Reproduce, with no alteration, the span of lines that begins at the line containing "Nartest 6.Sınıf Matematik Yaprak Testi" and ends at the last line of the records, both ends included, and nothing else.

§ **Task inputs**
_ _ _ _ _ _ _

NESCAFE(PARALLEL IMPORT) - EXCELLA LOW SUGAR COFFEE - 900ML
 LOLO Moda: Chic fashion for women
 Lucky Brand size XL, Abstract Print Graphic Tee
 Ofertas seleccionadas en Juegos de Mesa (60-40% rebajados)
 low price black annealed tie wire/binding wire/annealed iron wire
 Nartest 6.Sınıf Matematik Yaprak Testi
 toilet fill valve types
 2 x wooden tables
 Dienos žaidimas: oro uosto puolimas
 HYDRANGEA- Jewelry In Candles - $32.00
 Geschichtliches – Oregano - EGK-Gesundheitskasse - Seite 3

_ _ _ _ _ _ _

§ **Exercise result**
 Nartest 6.Sınıf Matematik Yaprak Testi
 toilet fill valve types
 2 x wooden tables
 Dienos žaidimas: oro uosto puolimas
 HYDRANGEA- Jewelry In Candles - $32.00
 Geschichtliches – Oregano - EGK-Gesundheitskasse - Seite 3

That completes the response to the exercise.